Modern Times Edition
Modern Times Edition

Mit schöner Regelmäßigkeit erschienen in den letzten Jahren bereits zahlreiche Folgen der «Modern Times» – einer Serie, bei der jede CD einem Komponisten des 20. Jahrhunderts gewidmet ist und dabei auch sinfonische Werke präsentiert, die vielfach nicht in der ersten Reihe der großen Namen stehen. Zusammen mit einer Paul Hindemith gewidmeten Veröffentlichung hat das Label Capriccio nun eine zehn CDs umfassende Edition herausgebracht. Die Zusammenstellung liest sich imersten Moment ein wenig bunt: Zimmermann, Dallapiccola, Dutilleux, Ginastera, Szymanowski, Antheil, Vaughan Williams, Kabalevsky, Krenek und eben Hindemith. Andererseits ist es gerade die chronologische, geographische und stilistische Vielfalt, die immer wieder Überraschungen bereit hält. So sind die Möglichkeiten zur Fortsetzung noch lange nicht ausgeschöpft.
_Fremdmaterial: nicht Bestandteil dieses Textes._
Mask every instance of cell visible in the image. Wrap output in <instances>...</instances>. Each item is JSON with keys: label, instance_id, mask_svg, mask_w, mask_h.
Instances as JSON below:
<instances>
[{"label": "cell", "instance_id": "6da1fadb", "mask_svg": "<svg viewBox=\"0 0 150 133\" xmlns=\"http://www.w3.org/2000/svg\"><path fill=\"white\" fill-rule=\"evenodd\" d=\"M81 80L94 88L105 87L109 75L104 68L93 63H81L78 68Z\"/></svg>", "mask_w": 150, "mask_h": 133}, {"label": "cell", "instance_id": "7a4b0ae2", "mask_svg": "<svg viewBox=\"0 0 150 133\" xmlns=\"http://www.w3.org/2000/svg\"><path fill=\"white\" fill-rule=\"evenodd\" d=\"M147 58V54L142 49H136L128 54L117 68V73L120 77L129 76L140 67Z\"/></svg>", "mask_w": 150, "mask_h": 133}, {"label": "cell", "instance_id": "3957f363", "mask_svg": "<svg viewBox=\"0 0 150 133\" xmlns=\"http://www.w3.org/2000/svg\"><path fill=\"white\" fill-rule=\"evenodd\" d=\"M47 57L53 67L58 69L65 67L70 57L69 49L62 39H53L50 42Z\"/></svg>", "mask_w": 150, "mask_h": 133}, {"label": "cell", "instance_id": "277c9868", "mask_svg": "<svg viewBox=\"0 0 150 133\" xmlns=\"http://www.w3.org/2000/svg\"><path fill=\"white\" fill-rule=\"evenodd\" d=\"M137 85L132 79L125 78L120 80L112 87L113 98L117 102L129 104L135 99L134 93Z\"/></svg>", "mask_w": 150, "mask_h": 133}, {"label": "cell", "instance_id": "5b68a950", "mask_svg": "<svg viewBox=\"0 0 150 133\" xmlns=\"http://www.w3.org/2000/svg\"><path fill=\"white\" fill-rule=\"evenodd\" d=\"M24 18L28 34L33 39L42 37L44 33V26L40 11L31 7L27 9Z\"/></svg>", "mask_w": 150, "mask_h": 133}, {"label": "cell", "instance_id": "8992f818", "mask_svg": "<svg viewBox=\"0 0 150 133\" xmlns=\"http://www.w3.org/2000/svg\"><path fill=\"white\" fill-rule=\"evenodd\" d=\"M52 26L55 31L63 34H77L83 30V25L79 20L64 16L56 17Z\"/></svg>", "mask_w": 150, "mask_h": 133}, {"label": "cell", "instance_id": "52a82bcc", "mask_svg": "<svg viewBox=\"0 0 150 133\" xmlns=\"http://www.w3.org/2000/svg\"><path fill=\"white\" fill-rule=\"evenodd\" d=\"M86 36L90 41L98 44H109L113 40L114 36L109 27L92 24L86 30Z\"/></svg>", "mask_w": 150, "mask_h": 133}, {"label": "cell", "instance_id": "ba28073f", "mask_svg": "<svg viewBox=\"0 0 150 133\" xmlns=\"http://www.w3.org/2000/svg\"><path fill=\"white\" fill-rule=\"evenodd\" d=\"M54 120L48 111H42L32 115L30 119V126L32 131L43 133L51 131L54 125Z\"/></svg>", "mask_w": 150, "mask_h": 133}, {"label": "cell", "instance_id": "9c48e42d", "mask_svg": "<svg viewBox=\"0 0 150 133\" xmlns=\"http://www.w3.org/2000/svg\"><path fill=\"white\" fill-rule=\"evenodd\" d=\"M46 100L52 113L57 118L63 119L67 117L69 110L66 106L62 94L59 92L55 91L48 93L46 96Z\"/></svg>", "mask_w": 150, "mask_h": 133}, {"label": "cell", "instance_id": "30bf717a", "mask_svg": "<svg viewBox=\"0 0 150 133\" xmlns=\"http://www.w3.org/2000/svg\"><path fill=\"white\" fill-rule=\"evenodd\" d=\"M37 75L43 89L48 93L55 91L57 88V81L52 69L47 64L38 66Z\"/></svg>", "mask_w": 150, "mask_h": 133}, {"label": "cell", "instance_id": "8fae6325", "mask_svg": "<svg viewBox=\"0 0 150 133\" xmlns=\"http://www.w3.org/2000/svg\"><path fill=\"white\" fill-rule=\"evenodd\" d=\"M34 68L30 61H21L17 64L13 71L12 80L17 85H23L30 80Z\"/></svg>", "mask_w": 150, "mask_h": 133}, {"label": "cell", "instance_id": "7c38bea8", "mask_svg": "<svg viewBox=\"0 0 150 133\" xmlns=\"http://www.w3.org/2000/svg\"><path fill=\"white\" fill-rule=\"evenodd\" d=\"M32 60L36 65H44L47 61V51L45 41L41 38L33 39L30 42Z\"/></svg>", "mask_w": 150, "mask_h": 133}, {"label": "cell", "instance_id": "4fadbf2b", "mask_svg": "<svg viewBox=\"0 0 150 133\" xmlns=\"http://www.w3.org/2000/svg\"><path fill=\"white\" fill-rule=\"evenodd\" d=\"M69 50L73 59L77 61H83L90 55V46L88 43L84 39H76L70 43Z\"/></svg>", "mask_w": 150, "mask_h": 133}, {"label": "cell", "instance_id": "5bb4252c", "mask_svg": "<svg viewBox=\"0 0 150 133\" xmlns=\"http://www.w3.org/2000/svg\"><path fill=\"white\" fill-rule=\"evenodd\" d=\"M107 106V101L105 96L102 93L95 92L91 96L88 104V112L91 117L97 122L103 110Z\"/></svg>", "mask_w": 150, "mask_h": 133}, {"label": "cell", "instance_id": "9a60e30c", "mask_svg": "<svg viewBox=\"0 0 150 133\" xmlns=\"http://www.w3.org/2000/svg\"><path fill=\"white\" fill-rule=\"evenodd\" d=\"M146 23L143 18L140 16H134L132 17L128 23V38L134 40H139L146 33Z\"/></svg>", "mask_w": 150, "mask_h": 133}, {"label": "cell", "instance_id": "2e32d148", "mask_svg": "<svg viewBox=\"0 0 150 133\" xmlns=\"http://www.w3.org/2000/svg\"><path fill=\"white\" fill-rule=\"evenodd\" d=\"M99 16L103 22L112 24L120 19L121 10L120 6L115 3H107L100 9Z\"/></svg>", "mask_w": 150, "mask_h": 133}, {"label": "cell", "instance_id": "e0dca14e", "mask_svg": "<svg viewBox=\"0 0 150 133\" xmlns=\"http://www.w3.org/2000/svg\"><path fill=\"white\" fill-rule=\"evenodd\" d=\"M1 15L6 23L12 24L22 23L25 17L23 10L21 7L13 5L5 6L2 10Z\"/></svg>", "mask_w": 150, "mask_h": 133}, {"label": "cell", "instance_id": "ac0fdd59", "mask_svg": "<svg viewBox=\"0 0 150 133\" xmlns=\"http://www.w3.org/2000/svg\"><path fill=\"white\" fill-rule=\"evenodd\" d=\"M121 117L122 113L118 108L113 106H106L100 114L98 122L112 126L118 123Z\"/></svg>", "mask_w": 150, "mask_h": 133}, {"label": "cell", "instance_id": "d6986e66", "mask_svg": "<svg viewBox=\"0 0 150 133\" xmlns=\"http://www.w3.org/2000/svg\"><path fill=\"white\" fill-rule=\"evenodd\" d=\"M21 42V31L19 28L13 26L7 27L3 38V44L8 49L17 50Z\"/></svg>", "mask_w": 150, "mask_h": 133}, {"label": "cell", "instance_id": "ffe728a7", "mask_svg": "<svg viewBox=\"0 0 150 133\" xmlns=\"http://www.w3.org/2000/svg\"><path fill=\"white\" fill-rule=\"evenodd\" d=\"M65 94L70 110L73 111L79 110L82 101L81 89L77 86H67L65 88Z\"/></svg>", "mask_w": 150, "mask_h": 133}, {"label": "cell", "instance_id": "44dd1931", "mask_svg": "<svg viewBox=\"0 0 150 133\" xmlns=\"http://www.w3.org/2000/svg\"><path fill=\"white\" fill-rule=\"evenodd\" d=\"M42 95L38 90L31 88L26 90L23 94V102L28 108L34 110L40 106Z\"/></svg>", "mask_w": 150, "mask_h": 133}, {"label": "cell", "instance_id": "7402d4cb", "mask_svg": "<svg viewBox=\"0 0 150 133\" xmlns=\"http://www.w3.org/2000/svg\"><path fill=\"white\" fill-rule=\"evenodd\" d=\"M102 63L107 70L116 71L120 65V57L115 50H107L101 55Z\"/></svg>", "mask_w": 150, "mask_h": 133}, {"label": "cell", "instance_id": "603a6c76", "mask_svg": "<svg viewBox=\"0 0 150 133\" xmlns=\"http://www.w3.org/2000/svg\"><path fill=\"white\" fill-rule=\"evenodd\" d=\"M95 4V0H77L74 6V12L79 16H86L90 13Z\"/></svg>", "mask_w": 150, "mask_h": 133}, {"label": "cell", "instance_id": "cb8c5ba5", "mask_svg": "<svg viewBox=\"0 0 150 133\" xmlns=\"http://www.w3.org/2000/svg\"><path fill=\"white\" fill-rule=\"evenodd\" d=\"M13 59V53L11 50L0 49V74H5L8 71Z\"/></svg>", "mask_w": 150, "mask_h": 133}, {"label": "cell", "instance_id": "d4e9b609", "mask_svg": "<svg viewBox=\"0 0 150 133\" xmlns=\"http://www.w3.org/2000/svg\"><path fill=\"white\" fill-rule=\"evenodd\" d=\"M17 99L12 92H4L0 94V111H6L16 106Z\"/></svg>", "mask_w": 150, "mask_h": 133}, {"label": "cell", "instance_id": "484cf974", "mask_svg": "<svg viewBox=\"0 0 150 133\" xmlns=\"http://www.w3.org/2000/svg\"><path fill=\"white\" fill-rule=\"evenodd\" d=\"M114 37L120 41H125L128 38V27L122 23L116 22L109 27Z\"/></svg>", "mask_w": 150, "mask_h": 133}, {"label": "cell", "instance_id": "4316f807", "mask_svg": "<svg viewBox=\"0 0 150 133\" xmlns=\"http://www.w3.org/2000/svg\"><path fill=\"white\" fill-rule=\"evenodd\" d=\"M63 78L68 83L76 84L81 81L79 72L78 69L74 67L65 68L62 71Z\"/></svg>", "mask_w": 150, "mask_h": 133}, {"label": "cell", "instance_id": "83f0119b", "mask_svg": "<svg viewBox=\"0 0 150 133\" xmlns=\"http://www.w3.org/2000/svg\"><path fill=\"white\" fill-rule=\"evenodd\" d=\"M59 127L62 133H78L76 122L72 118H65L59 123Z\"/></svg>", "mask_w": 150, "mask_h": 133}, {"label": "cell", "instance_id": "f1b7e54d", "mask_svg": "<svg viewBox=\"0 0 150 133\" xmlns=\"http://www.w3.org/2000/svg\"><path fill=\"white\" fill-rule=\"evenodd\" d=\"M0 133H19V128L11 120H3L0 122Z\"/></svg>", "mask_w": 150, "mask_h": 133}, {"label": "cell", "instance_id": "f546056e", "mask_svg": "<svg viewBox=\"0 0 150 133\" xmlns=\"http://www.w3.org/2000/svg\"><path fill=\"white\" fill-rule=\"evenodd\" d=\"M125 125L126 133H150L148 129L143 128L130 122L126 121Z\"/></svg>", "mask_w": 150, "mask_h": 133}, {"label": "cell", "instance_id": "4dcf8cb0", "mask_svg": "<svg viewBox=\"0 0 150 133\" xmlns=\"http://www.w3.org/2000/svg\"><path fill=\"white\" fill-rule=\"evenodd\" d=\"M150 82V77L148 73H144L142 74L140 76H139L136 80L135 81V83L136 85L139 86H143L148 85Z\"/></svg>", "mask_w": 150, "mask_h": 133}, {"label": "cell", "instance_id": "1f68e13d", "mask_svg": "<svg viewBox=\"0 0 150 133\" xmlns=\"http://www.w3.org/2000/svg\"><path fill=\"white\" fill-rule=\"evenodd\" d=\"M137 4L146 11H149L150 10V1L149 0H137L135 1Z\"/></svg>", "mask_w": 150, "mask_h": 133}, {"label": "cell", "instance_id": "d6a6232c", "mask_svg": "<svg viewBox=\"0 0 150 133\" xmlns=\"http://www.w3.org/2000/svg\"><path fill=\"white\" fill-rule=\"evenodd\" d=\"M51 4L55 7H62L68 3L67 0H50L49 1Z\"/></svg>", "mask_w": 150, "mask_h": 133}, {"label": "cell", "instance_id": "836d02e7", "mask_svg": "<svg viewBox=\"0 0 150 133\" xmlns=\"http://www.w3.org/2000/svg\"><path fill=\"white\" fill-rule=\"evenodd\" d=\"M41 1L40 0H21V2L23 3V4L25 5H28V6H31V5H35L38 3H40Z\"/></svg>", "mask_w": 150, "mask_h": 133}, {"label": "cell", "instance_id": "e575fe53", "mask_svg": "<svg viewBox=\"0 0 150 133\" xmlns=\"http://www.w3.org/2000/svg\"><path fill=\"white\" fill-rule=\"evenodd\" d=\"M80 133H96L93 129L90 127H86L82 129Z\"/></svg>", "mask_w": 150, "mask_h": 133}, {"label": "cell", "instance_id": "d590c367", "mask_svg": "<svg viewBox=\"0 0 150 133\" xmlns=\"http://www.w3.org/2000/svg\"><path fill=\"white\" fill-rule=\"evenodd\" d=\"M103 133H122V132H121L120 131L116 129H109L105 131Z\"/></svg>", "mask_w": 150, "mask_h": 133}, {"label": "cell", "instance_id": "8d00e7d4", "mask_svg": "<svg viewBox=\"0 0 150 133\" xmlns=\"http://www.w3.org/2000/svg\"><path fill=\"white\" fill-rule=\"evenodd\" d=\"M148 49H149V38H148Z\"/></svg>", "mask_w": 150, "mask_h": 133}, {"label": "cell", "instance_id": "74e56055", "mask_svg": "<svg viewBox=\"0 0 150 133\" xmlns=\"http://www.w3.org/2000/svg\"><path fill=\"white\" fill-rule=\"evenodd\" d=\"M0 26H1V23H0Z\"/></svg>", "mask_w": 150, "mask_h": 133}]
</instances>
Zudem ist zu bedenken, dass dieses diskographische Aushängeschild der Deutschen Staatsphilharmonie Rheinland-Pfalz unter Karl-Heinz Steffens schon lange und programmatisch auf hohem Niveau im linksrheinischen Konzertleben der Metropolregion fest etabliert ist. Und so stammen auch alle Aufnahmen aus der Philharmonie. Sie zeichnen sich akustisch durch ein eher räumliches als analytisches Konzept aus, das den Klangkörper breit statt plastisch abbildet. Für meinen Geschmack verunklart das allerdings die vielfach dicht gewobenen und auf Differenzierung angelegten Partituren. In eher ruhigen Abschnitten mag das noch greifen, in Passagen, in denen das Orchester mit den Muskeln zu spielen hat, kommt es dann jedoch vielfach zu Spitzen oder Verdickungen. Gut zu beobachten ist dies in der Passacaglia aus Dallapiccolas Partita, mehr aber noch in den opulenten Drei Gesängen für Sopran und Orchester op. 9 – einem immer wieder verblüffenden hochromantischen, den «Aufbruch der Jugend» greifbar machenden Werk des frühen Hindemith. Von der manipulativ mitreißenden Kraft dieser groß angelegten Partitur ist hier nur wenig zu spüren, zudem wird die hochdramatische Gesangspartie (hier mit Valda Wilson) so in das Orchester gestellt, dass nur wenige Silben der Worte von Else Lasker-Schüler und Ernst Wilhelm Lotz zu ergattern sind. – Dennoch: Diese «Modern Times Edition» sucht ihresgleichen. Wer «Klassische Moderne» entdecken möchte, ist hier gut aufgehoben.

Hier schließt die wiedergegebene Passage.